[Stored data]
····················

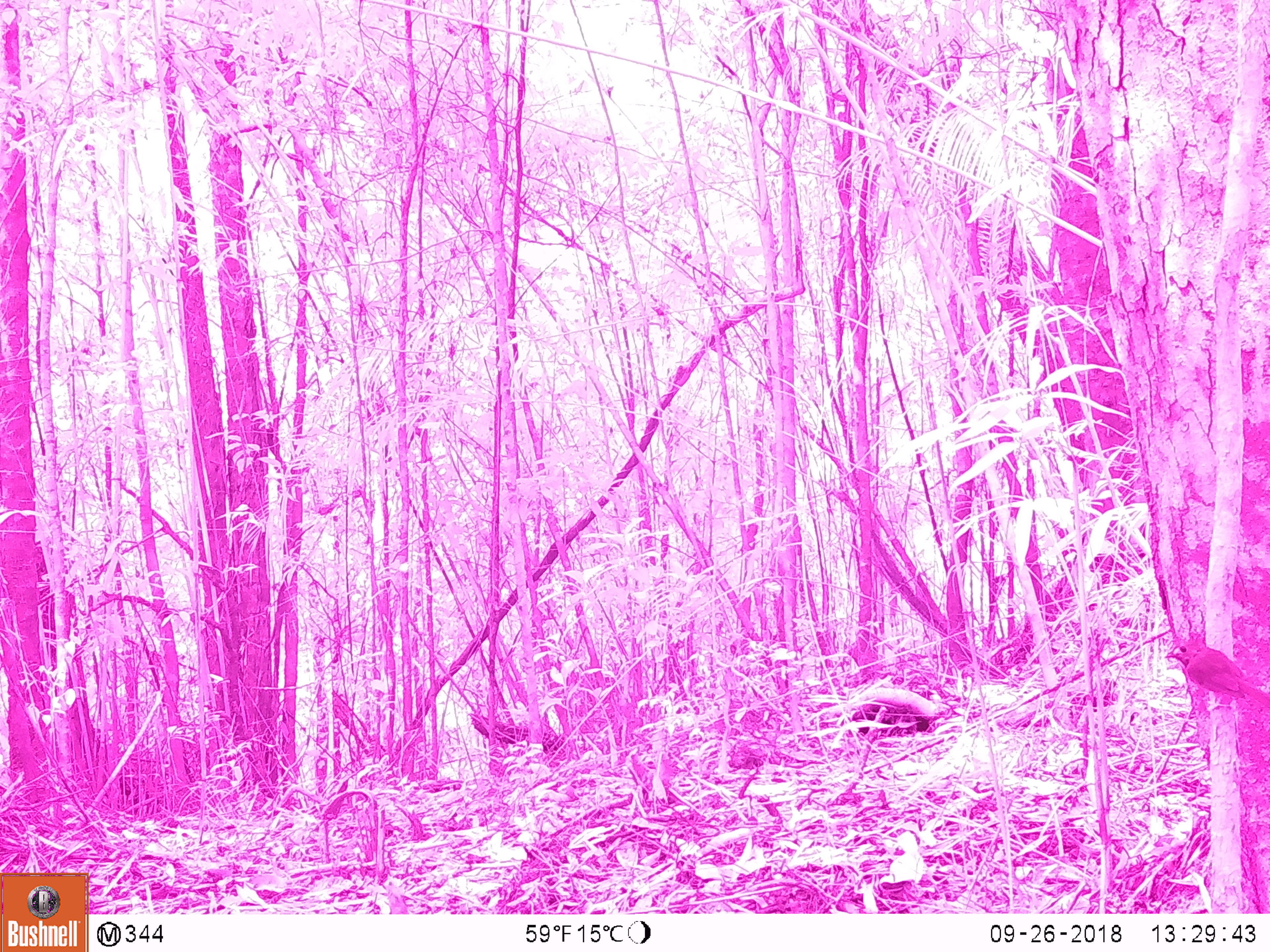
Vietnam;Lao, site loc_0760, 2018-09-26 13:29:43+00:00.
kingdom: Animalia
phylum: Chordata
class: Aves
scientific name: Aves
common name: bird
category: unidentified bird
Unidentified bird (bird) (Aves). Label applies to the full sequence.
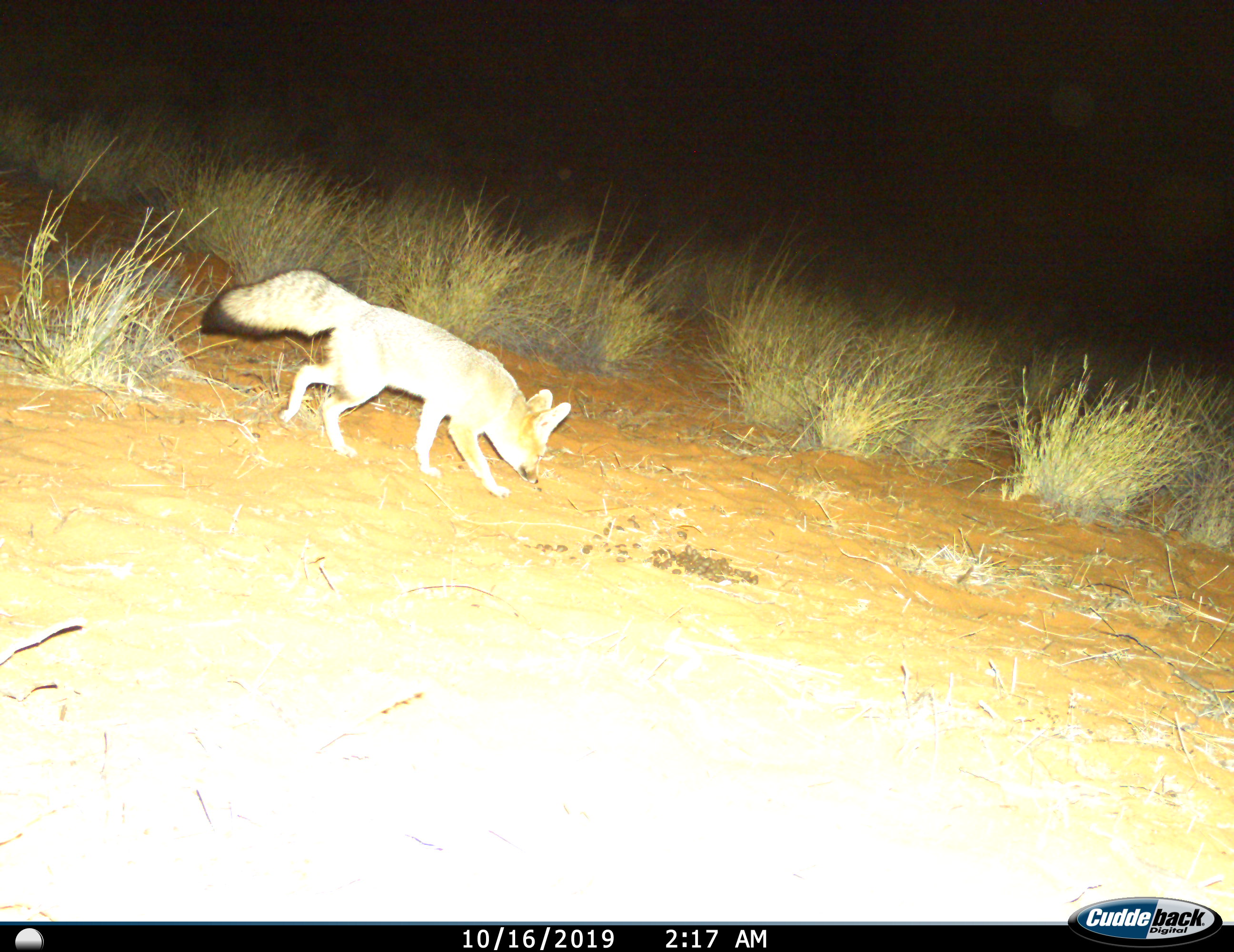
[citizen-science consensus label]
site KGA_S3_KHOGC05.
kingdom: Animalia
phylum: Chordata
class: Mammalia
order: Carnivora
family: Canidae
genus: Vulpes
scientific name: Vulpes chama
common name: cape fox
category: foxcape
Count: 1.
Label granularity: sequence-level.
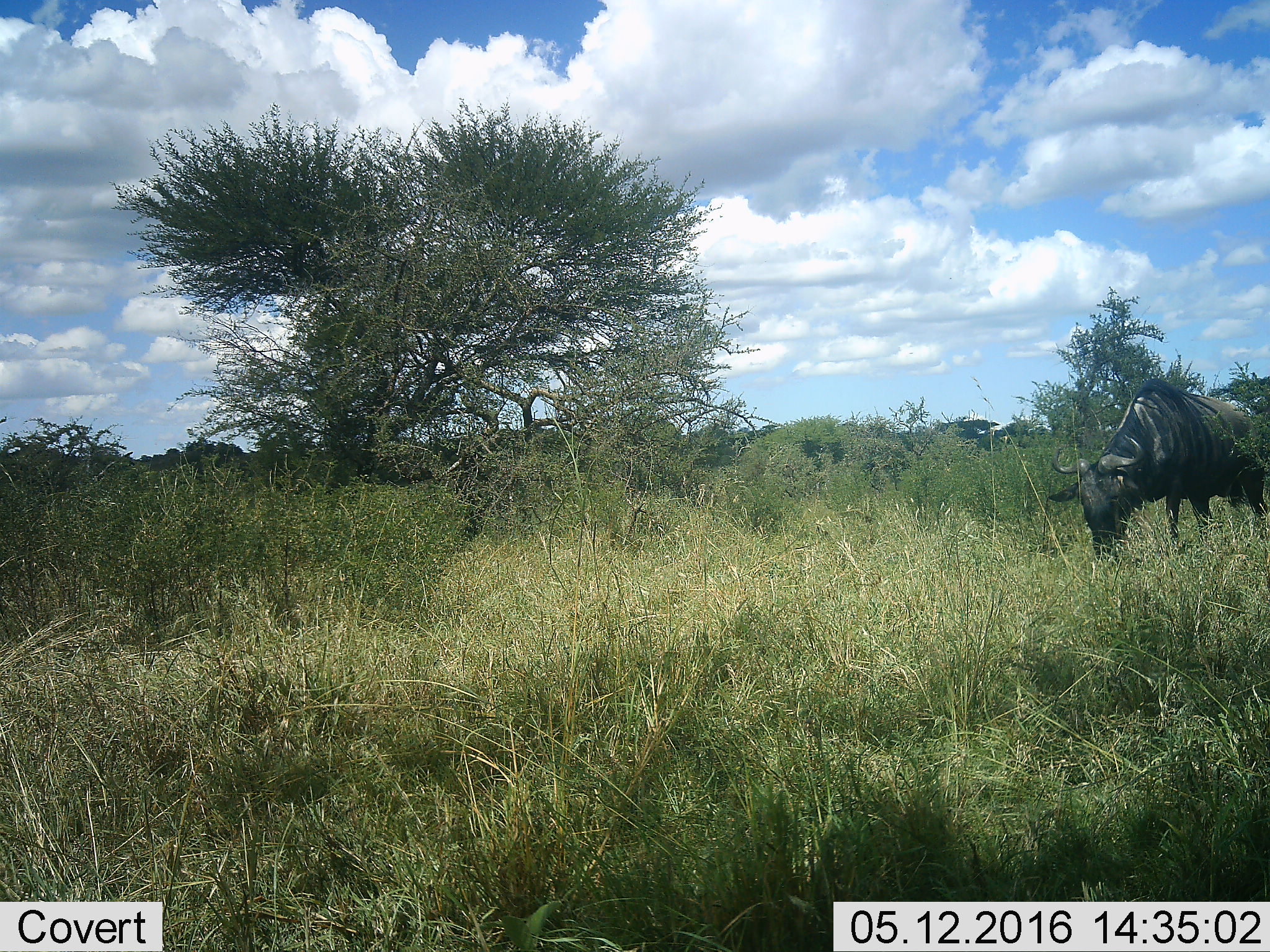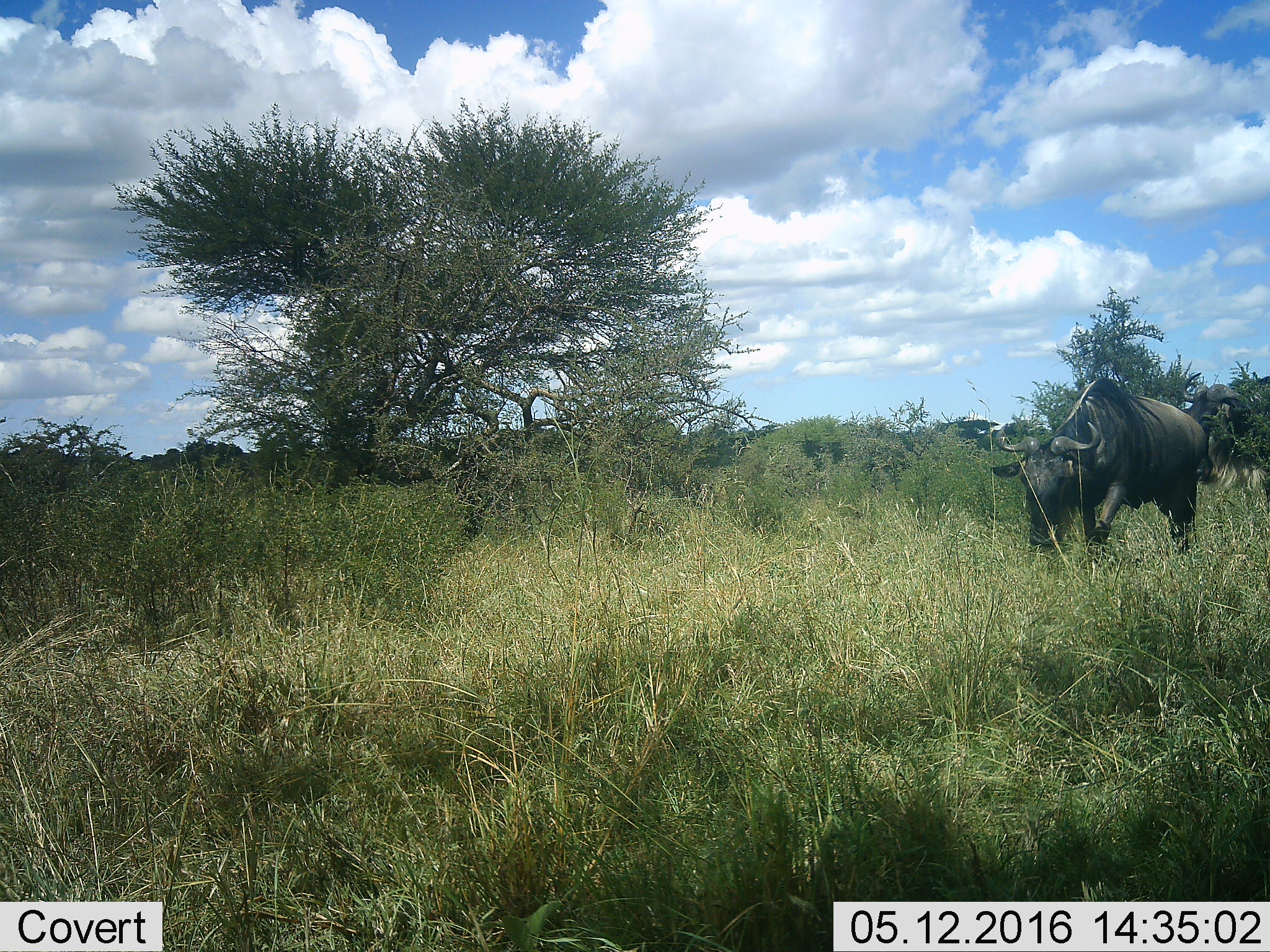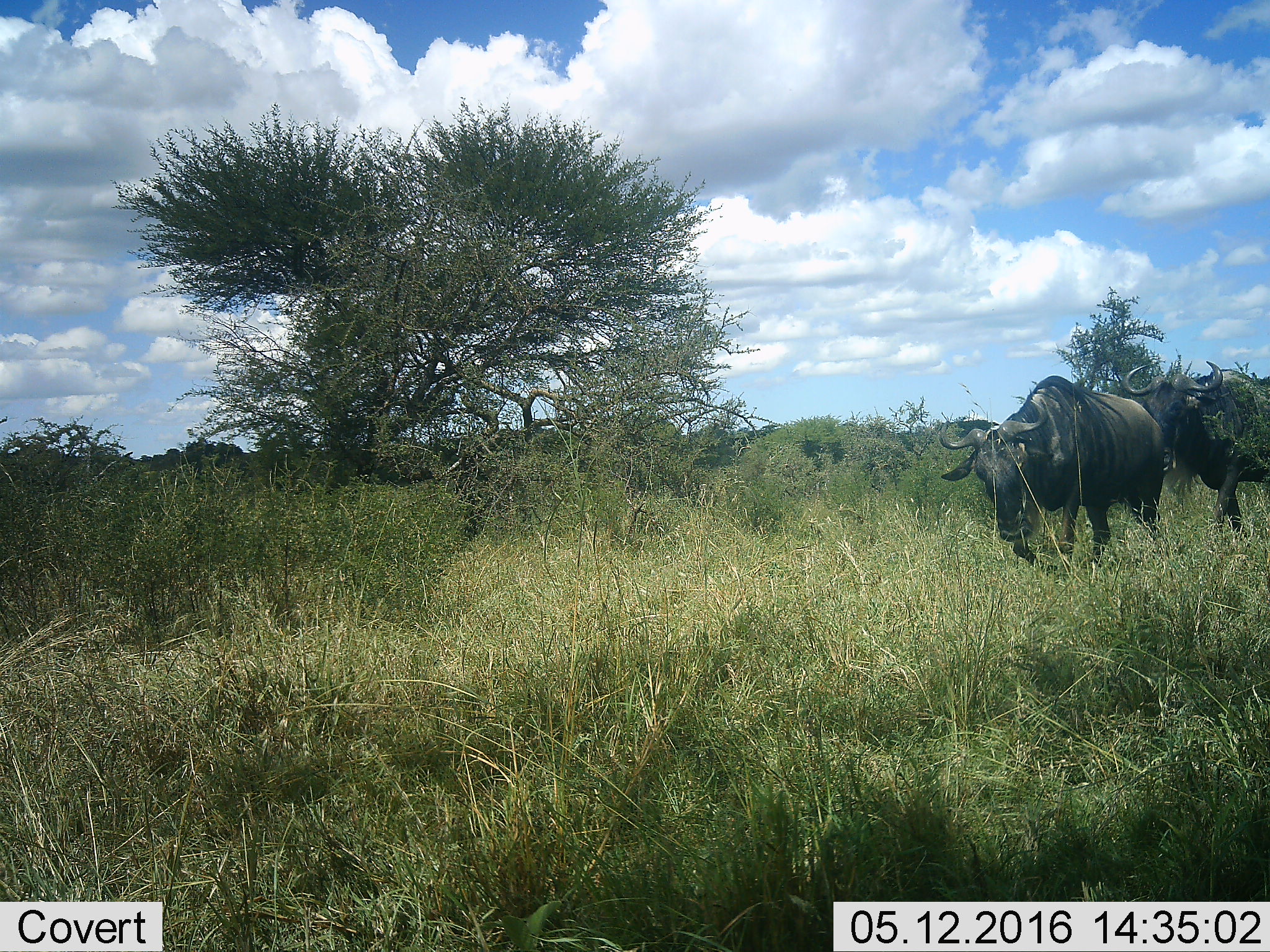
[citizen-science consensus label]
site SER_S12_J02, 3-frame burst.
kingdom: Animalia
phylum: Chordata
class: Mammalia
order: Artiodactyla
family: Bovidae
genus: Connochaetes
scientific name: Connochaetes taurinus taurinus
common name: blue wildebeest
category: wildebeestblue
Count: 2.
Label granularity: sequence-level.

····················

# [WORK TO COMPLETE]
Retype each record exactly as it appears above and drop the images.

# [RESPONSE BOX]
Vietnam;Lao, site loc_0760, 2018-09-26 13:29:43+00:00.
kingdom: Animalia
phylum: Chordata
class: Aves
scientific name: Aves
common name: bird
category: unidentified bird
Unidentified bird (bird) (Aves). Label applies to the full sequence.
[citizen-science consensus label]
site KGA_S3_KHOGC05.
kingdom: Animalia
phylum: Chordata
class: Mammalia
order: Carnivora
family: Canidae
genus: Vulpes
scientific name: Vulpes chama
common name: cape fox
category: foxcape
Count: 1.
Label granularity: sequence-level.
[citizen-science consensus label]
site SER_S12_J02, 3-frame burst.
kingdom: Animalia
phylum: Chordata
class: Mammalia
order: Artiodactyla
family: Bovidae
genus: Connochaetes
scientific name: Connochaetes taurinus taurinus
common name: blue wildebeest
category: wildebeestblue
Count: 2.
Label granularity: sequence-level.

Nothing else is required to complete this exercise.